ACTIVITY: Leaving out the images, please output every entry exactly as it appears.

DATASET EXCERPTS:

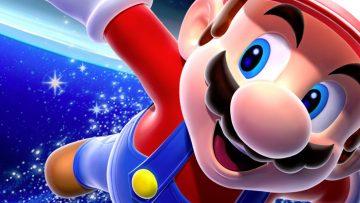 Header: Mario Generic / Mario Galaxy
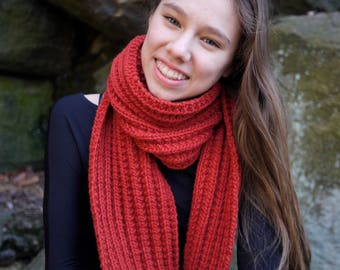 Handknit Chunky Red Scarf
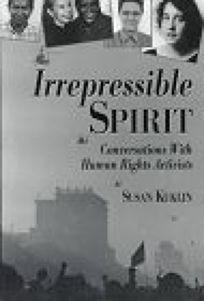 Irrepressible Spirit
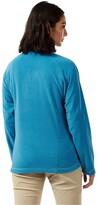 Thumbnail for your product : Craghoppers Miska Half Zip Fleece Top - Blue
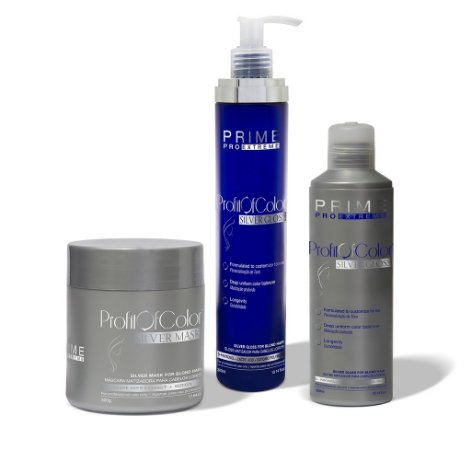 Profit of Color Matizador Silver Blond Prime Pro Extreme Kit 3 Produtos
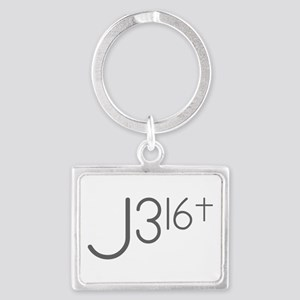 J316Typo Keychains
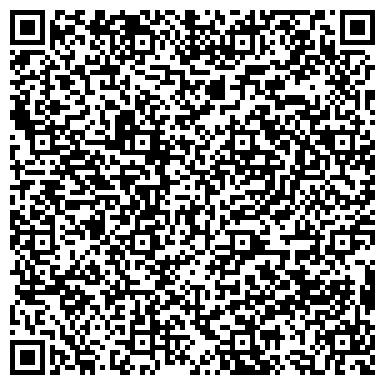 QR-код с контактной информацией организации Детский сад №131, Кораблик детства, комбинированного вида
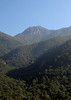 "La Campana National Park   <div id=""caption_tourlink"" align=""right""> [photo © guide Alvaro Jaramillo]</div>"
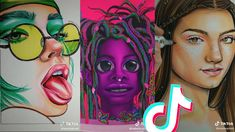 Answers to all your questions about TikTok are covered in this guide. From how you can become a TikTok influencer to how brands use TikTok and how the TikTok algorithm works. Check it out! Chopped And Screwed, Song Oceans, Queen Youtube, Comedy Song, Queen Albums, Def Jam Recordings, Song One, Chalk Art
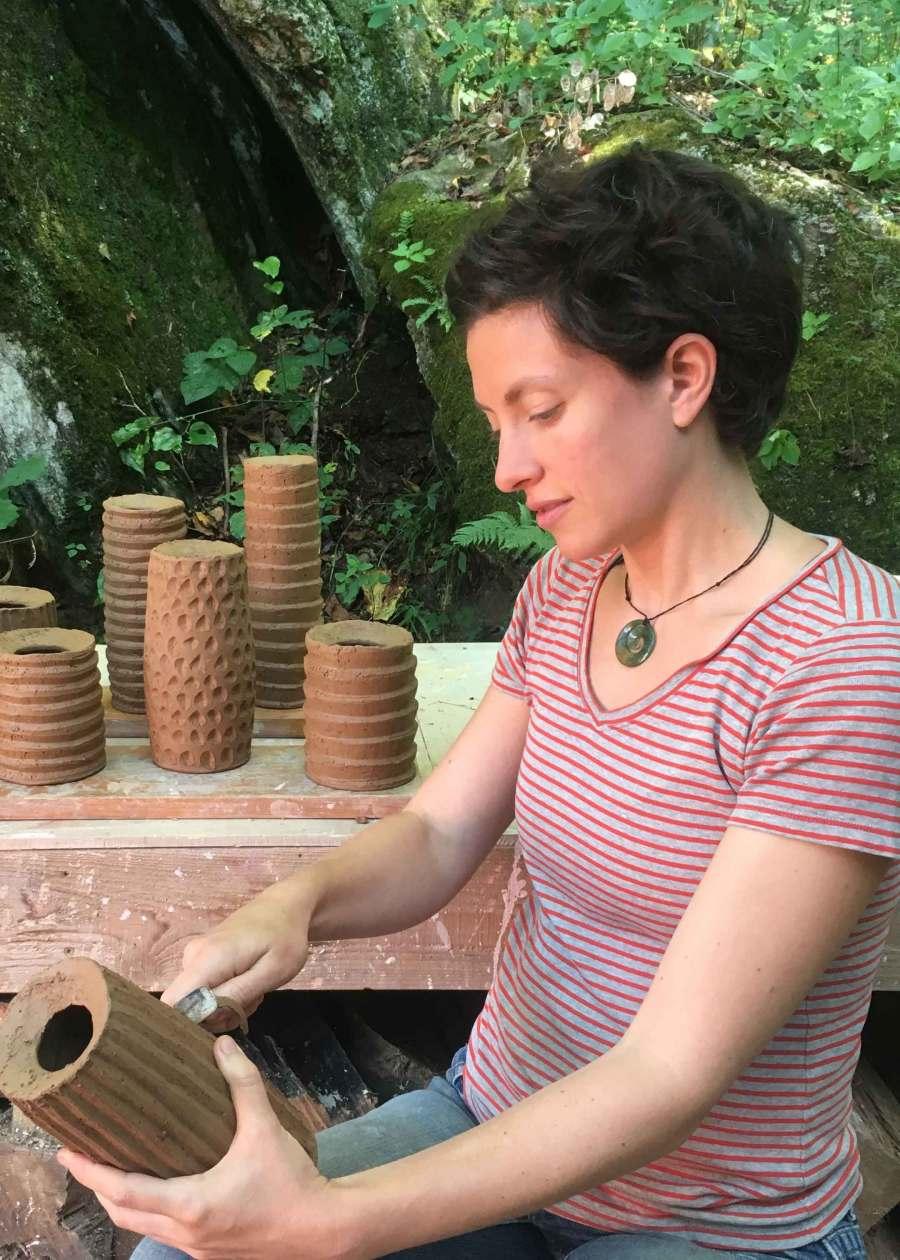 Naomi Dalglish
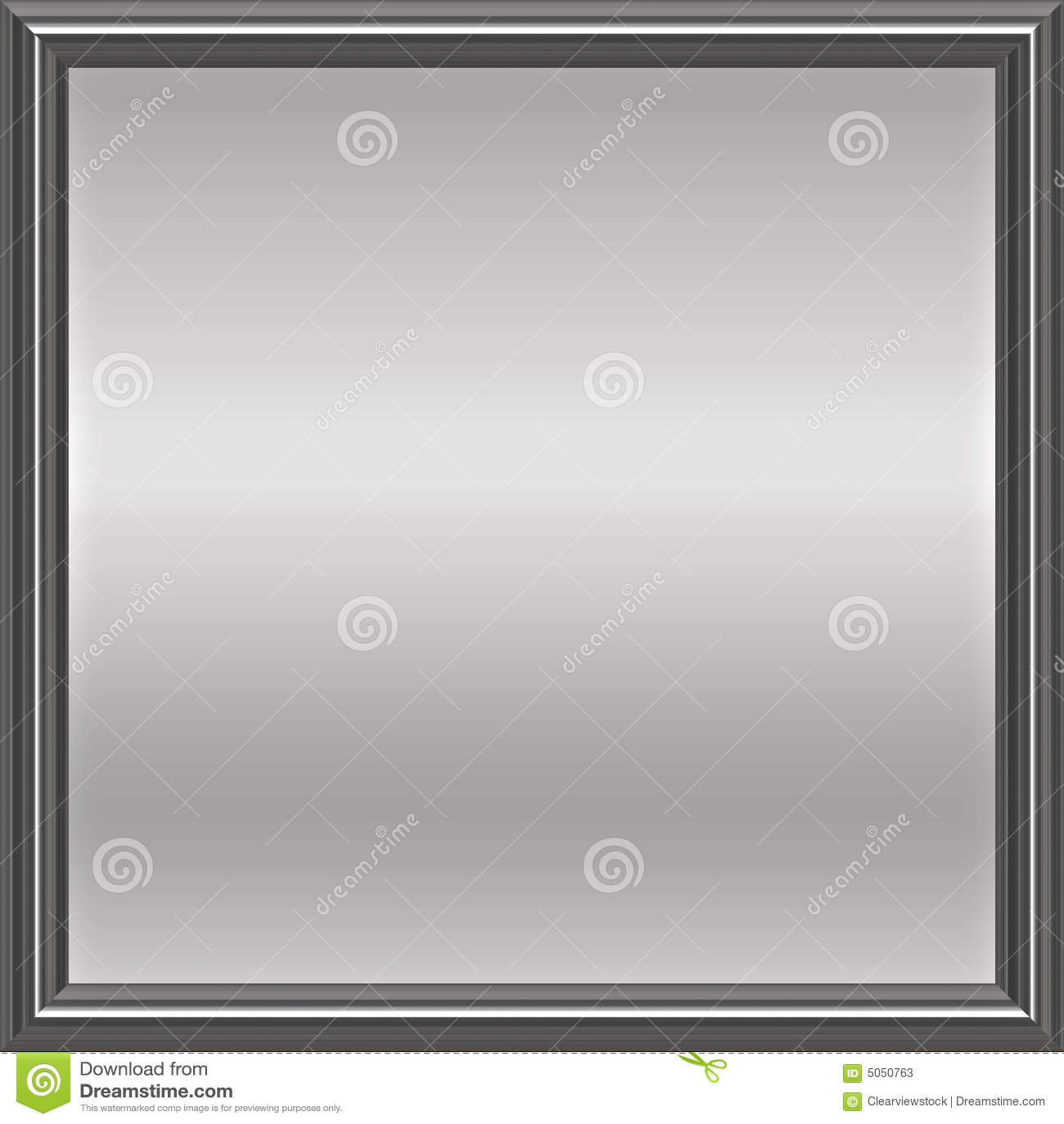 Zilveren Metaal Frame Plaque Stock Illustratie - Illustratie ...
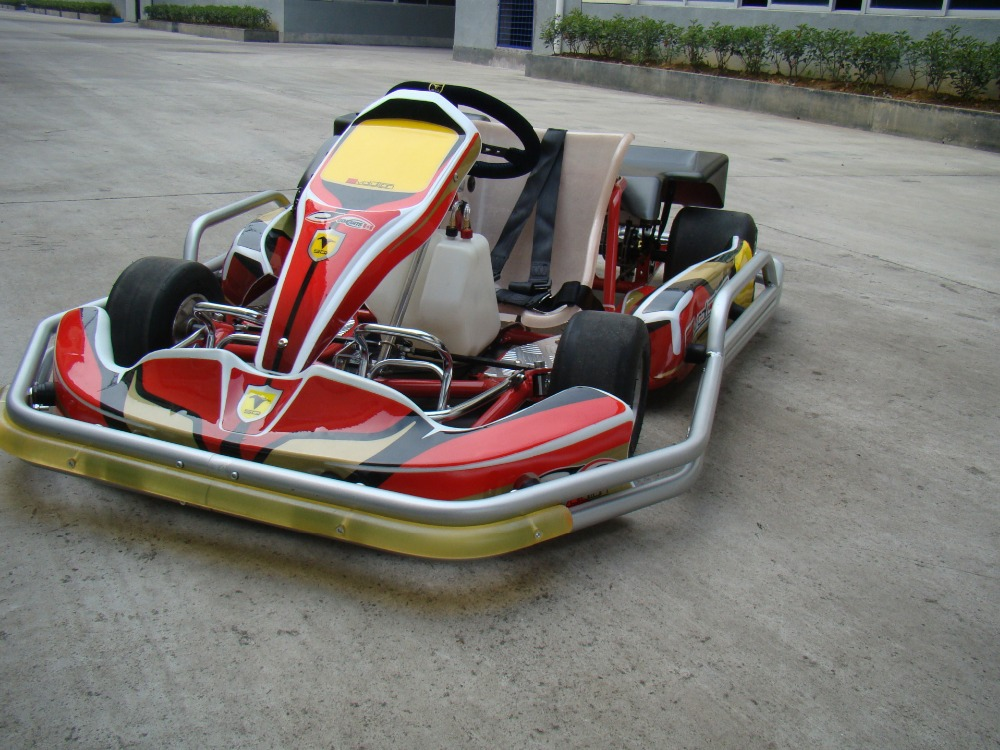 168cc engine racing go kart for sales(168GK-013)(China (Mainland))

RESULT FOR THIS TASK:
 Header: Mario Generic / Mario Galaxy
 Handknit Chunky Red Scarf
 Irrepressible Spirit
 Thumbnail for your product : Craghoppers Miska Half Zip Fleece Top - Blue
 Profit of Color Matizador Silver Blond Prime Pro Extreme Kit 3 Produtos
 J316Typo Keychains
 QR-код с контактной информацией организации Детский сад №131, Кораблик детства, комбинированного вида
 "La Campana National Park   <div id=""caption_tourlink"" align=""right""> [photo © guide Alvaro Jaramillo]</div>"
 Answers to all your questions about TikTok are covered in this guide. From how you can become a TikTok influencer to how brands use TikTok and how the TikTok algorithm works. Check it out! Chopped And Screwed, Song Oceans, Queen Youtube, Comedy Song, Queen Albums, Def Jam Recordings, Song One, Chalk Art
 Naomi Dalglish
 Zilveren Metaal Frame Plaque Stock Illustratie - Illustratie ...
 168cc engine racing go kart for sales(168GK-013)(China (Mainland))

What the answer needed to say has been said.